The Putin regime may thus continue for the foreseeable future, but it will not be the same regime that it was when the Kremlin leader could rely on the legitimation elections can provide. He simply won’t have that resource to use in any conflict with the leaders of the force structures if they want something different.
“If the country can get by without a revolution, this will be much better than if a revolution occurs,” Travin argues. But that doesn’t mean that the road ahead for Russia is going to be smooth or have only positive aspects. Avoiding a revolution is one thing; avoiding decay into chaos held in check by force alone is something else altogether.
And in this situation, ethnic, regional, class and even religious conflicts are likely to emerge as people, whose conditions are deteriorating, seek to find someone to blame. That can tear apart the country and its institutions, including those which are supposed to defend the state. The army, because of its draft base, could be the first of these to be immobilized.
Putin may nonetheless be able to navigate his way through conflicts with the siloviki and remain in power for life. But he faces another challenge that will take all of his skill to counter: “Today, people are gradually recognizing that the authoritarian regime of Putin is interfering with their lives and that monopolies and corruption are destroying the economy.”

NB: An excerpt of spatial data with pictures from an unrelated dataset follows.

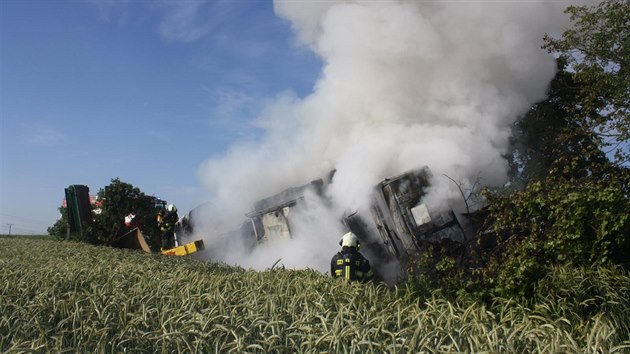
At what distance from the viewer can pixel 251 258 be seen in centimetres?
1198

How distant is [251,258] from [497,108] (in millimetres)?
6338

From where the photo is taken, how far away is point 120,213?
1600 centimetres

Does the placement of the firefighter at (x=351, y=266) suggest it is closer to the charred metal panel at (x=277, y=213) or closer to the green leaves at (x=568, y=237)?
the green leaves at (x=568, y=237)

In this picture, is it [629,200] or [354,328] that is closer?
[354,328]

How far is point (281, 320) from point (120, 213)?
14.1 meters

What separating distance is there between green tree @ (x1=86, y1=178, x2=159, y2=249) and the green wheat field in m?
11.3

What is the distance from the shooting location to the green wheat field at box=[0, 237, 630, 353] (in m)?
2.64

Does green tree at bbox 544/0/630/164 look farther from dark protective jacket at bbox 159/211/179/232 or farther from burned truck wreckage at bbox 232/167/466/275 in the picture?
dark protective jacket at bbox 159/211/179/232

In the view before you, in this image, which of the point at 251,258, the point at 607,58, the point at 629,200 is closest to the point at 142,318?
the point at 629,200

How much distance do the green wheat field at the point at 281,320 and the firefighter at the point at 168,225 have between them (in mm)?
11265

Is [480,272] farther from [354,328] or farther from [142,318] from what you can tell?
[142,318]

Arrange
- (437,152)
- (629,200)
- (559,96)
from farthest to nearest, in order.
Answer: (559,96) < (437,152) < (629,200)

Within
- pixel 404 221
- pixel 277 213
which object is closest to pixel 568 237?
pixel 404 221

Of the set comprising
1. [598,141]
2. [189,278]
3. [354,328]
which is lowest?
[354,328]
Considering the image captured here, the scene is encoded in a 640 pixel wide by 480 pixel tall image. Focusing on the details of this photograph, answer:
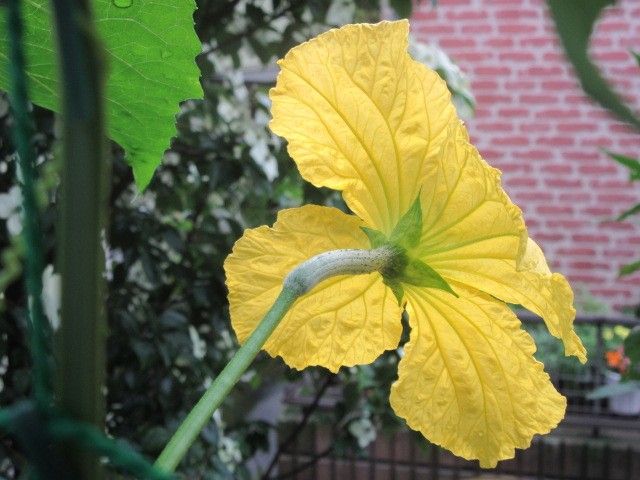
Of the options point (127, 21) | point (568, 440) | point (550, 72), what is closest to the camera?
point (127, 21)

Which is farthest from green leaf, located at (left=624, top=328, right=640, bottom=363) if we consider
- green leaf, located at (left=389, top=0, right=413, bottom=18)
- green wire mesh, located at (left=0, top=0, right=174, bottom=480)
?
green wire mesh, located at (left=0, top=0, right=174, bottom=480)

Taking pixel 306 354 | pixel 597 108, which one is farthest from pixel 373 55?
pixel 597 108

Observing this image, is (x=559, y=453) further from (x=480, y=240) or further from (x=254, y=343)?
(x=254, y=343)

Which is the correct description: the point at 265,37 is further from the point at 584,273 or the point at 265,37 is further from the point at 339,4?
the point at 584,273

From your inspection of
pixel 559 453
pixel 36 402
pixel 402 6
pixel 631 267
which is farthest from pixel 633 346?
pixel 559 453

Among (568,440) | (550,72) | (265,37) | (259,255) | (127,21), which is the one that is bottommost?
(568,440)

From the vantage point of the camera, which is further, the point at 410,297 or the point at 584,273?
the point at 584,273

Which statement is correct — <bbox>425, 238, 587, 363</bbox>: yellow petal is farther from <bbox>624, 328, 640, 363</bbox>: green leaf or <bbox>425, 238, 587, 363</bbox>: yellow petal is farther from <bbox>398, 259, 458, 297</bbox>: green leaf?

“Real incomes are falling,” and those who remember how Putin rescued the country from the 1990s are passing from the scene and being replaced by those who don’t have such memories, Travin continues. They are likely to come to the conclusion that “authoritarianism is ineffective while democracy works.”
“Of course, among these new generations, there will be people of various kinds. Young guys from the backwoods who are called to serve in the Russian Guard will be the last to conclude that they need democracy because they are going to be paid to suppress democratic protests.
But they will be a minority, the scholar argues. Most young people will draw conclusions on the basis of their falling incomes. “The countries of Central and Eastern Europe – the Poles, the Czechs, and the Balts – passed through this mental revolution in the 1980s,” Travin says. “They weren’t born with a democratic mentality, not to speak of the 50 years of communism.”
“However, gradually, ideas changed; and this is one of the reasons why in the course of the ‘velvet’ revolutions of 1989 there turned out to be almost no one who wanted to defend the socialist economy and the authoritarian political system,” Travin says. “Societies called for the market and for democracy.”
Russians may very well demand the same thing in the future.